Arrange the stretch of material below, from the line containing "How far would" through the end of the material, as a Markdown table with the columns Row and Content. Number each line in the Row column, and omit blank lines.
═════ Extracted information ═════
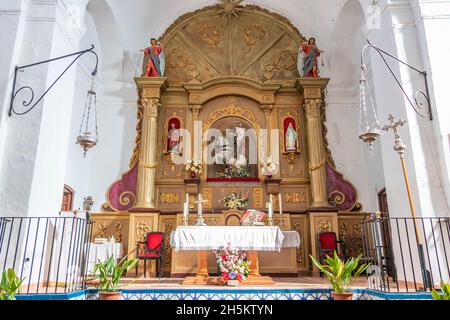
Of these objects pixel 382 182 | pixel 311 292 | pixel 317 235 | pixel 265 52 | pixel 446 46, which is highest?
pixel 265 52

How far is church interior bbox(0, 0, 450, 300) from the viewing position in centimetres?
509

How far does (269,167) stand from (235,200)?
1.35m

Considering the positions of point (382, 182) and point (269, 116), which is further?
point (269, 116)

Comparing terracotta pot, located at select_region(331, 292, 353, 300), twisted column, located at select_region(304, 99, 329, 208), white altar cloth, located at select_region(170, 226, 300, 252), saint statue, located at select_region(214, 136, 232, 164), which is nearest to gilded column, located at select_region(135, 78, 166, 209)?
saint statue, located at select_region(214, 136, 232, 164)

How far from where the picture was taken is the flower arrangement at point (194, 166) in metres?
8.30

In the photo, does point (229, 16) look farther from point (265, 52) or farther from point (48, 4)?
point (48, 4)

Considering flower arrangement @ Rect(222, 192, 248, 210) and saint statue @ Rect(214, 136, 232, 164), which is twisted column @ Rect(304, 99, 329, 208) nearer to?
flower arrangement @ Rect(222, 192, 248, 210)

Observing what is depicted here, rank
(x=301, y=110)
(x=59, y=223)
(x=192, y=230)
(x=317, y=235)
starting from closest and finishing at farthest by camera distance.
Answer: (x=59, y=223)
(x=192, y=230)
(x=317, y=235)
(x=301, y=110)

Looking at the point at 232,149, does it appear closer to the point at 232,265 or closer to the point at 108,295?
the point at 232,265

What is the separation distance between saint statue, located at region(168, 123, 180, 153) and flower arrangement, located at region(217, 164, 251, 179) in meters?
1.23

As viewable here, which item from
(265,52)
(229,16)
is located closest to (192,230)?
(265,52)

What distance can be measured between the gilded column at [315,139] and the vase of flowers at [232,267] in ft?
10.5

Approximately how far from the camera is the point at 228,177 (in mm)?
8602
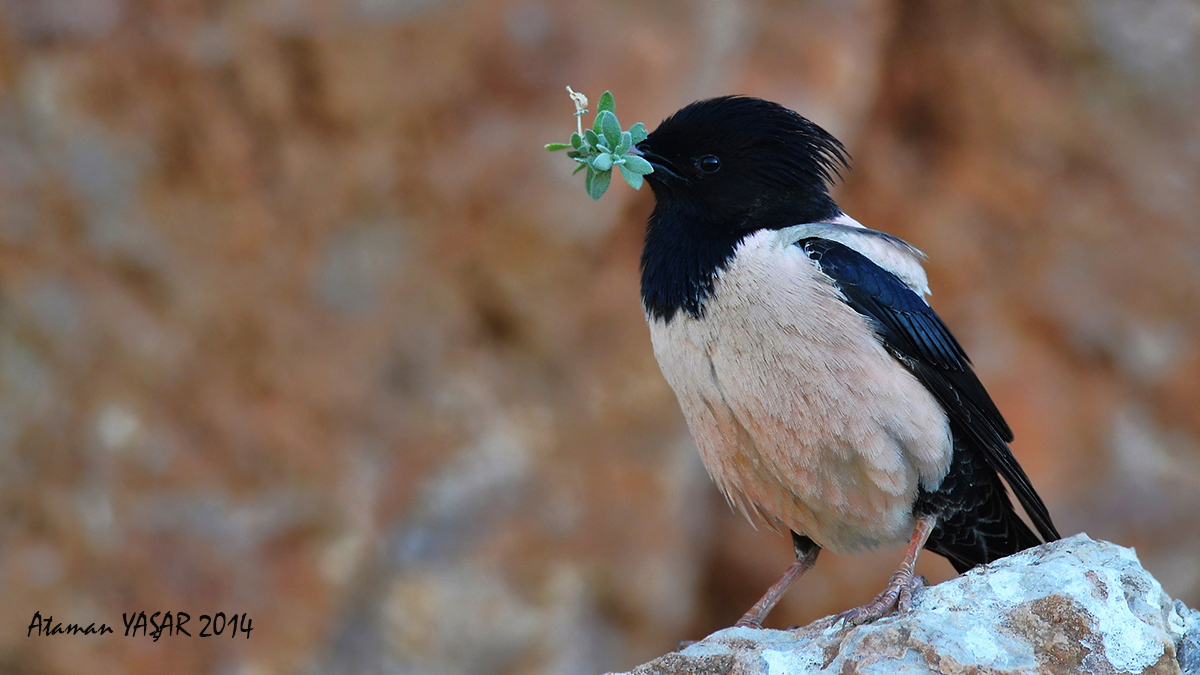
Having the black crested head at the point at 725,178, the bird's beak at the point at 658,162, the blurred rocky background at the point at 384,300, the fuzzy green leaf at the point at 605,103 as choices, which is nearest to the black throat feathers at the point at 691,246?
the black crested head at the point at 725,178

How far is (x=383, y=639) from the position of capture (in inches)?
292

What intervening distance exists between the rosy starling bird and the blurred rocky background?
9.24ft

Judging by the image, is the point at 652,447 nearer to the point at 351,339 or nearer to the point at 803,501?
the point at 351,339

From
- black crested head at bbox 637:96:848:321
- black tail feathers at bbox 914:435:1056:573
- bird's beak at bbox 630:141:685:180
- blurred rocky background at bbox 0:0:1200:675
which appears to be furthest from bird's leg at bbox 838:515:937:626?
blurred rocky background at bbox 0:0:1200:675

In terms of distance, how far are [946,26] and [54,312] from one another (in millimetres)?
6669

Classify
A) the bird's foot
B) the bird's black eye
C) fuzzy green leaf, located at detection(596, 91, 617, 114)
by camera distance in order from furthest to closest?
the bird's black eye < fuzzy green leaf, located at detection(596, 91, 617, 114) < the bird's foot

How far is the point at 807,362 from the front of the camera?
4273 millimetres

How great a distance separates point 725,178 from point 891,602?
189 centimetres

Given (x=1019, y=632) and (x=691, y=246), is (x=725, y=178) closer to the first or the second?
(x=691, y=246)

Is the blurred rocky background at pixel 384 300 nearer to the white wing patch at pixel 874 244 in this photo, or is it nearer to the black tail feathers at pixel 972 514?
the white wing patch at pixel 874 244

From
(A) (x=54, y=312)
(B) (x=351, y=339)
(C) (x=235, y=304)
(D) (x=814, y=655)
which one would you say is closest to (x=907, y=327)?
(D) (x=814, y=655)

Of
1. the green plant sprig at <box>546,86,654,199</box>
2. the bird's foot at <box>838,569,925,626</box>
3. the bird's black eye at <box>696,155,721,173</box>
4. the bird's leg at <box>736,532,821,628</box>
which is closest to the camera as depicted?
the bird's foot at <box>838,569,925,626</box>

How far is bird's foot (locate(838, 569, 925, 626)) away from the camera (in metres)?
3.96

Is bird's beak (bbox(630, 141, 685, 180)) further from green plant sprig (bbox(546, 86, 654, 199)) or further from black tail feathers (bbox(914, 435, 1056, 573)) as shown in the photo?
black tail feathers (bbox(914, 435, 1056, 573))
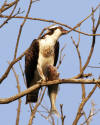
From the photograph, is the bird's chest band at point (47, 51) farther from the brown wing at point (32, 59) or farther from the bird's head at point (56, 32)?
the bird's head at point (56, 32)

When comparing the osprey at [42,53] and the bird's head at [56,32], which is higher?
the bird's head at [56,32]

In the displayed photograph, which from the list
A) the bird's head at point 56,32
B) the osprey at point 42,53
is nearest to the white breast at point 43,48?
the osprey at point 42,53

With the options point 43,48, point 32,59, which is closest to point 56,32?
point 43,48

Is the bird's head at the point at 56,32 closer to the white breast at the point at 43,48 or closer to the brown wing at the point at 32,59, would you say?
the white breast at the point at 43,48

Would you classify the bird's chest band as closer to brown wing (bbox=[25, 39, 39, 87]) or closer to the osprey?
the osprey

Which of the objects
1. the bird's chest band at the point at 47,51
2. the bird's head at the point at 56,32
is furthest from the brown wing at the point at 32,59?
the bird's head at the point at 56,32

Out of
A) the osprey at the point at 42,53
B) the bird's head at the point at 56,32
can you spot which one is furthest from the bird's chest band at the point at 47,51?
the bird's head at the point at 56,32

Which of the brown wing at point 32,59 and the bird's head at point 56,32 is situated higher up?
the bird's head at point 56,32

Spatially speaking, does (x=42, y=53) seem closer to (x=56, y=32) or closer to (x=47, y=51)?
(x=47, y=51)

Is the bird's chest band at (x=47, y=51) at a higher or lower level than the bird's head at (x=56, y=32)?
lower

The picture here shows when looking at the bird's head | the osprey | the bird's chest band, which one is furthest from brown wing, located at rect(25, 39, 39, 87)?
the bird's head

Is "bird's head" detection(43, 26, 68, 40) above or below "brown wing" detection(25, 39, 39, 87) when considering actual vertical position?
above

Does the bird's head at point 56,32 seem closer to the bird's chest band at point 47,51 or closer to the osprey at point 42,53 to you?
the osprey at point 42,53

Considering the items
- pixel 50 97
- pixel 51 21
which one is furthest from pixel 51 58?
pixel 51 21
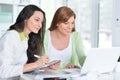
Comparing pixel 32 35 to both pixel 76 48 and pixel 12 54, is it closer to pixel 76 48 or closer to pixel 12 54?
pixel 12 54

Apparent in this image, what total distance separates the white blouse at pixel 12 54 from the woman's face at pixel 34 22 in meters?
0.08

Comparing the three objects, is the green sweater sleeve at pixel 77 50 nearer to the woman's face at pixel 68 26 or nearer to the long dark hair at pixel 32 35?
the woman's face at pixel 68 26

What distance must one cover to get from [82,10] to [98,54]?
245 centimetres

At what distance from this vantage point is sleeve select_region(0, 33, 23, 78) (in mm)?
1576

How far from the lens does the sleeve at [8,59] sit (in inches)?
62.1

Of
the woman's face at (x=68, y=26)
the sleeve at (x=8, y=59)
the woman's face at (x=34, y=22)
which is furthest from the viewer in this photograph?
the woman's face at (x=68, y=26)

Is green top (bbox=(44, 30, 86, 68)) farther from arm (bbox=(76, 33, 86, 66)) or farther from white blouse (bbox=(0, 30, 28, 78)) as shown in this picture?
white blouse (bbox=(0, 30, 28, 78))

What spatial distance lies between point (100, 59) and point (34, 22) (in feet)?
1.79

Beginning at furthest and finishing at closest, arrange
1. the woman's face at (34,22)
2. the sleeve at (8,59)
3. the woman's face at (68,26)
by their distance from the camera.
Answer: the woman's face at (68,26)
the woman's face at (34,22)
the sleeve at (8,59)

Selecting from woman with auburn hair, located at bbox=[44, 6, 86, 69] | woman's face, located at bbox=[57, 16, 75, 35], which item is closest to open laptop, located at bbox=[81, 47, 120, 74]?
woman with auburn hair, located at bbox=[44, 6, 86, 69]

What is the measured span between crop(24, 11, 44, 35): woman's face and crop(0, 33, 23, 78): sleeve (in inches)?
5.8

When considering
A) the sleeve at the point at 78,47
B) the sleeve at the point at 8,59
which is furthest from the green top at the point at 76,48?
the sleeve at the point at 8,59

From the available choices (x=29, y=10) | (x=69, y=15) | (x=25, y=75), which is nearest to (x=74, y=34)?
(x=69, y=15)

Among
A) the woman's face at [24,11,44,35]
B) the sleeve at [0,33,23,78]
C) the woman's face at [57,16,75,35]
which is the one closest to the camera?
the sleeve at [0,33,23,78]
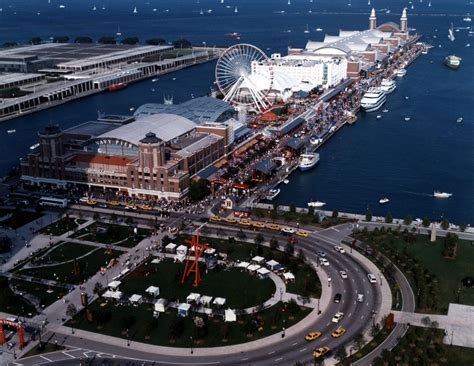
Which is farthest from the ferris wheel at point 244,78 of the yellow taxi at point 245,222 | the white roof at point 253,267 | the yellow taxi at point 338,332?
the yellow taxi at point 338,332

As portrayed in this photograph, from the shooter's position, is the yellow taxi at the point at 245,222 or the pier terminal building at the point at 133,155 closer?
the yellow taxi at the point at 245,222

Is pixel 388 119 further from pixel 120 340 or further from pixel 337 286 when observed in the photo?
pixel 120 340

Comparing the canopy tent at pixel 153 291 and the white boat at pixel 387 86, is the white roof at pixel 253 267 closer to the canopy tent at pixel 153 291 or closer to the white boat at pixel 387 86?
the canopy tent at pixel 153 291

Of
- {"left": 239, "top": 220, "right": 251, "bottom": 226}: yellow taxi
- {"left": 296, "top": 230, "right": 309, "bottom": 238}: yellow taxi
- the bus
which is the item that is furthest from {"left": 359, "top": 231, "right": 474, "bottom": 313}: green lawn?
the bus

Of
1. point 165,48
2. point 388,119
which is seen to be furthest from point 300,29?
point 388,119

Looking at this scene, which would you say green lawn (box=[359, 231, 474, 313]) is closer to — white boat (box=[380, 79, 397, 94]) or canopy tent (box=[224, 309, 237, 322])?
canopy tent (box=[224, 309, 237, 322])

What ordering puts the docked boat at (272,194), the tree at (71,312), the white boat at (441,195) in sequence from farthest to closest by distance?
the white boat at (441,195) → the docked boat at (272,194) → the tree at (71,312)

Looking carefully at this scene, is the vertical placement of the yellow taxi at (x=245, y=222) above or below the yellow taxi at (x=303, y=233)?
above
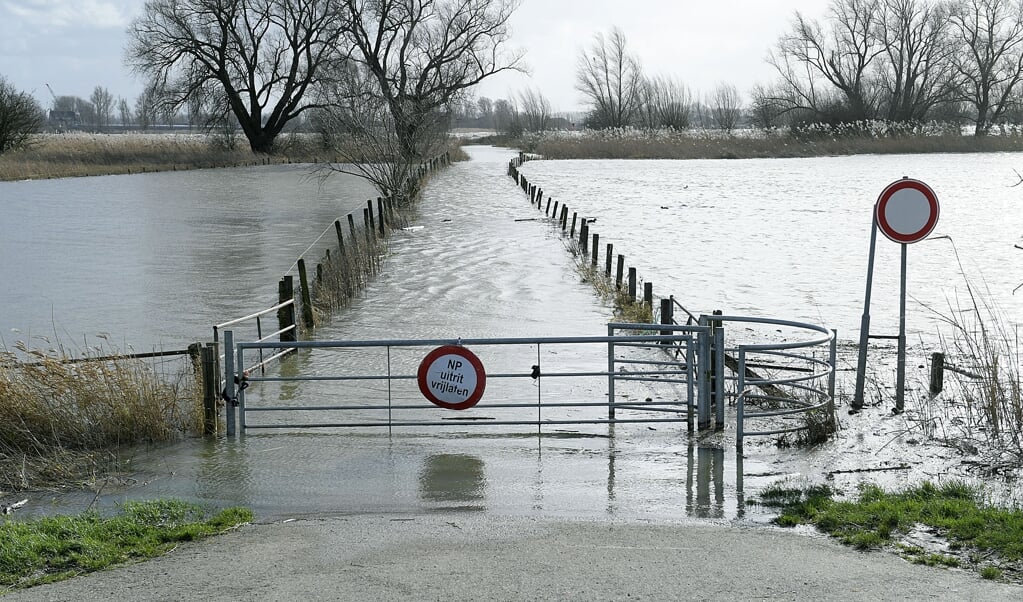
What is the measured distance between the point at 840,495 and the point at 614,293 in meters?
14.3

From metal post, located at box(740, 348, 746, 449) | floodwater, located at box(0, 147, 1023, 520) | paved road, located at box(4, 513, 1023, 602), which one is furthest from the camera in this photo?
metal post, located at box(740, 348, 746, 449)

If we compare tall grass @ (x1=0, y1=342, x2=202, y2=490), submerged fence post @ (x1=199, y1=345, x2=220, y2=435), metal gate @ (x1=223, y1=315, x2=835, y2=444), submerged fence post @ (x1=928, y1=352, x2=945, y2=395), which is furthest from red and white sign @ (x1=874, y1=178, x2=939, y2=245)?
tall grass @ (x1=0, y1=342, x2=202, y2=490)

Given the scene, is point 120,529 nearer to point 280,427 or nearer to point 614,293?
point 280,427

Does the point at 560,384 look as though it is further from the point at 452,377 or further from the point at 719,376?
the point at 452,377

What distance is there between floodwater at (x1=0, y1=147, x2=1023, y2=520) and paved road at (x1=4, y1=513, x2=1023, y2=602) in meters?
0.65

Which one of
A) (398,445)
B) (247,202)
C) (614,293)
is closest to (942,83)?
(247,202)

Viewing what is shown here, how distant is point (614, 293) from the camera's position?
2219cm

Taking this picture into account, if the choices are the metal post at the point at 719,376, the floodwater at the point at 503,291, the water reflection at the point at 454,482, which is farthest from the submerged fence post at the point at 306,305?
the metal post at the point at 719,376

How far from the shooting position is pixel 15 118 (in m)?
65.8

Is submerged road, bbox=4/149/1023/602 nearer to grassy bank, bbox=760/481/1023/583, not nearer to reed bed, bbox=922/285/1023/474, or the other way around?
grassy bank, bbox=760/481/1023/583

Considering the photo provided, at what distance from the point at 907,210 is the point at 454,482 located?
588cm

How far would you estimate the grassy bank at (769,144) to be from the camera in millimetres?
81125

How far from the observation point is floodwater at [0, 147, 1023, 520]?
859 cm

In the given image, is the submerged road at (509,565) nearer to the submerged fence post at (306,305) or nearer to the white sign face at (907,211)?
═════
→ Response
| Row | Content |
|---|---|
| 1 | How far would you estimate the grassy bank at (769,144) to be from the camera in millimetres? |
| 2 | 81125 |
| 3 | How far from the observation point is floodwater at [0, 147, 1023, 520]? |
| 4 | 859 cm |
| 5 | In the given image, is the submerged road at (509,565) nearer to the submerged fence post at (306,305) or nearer to the white sign face at (907,211)? |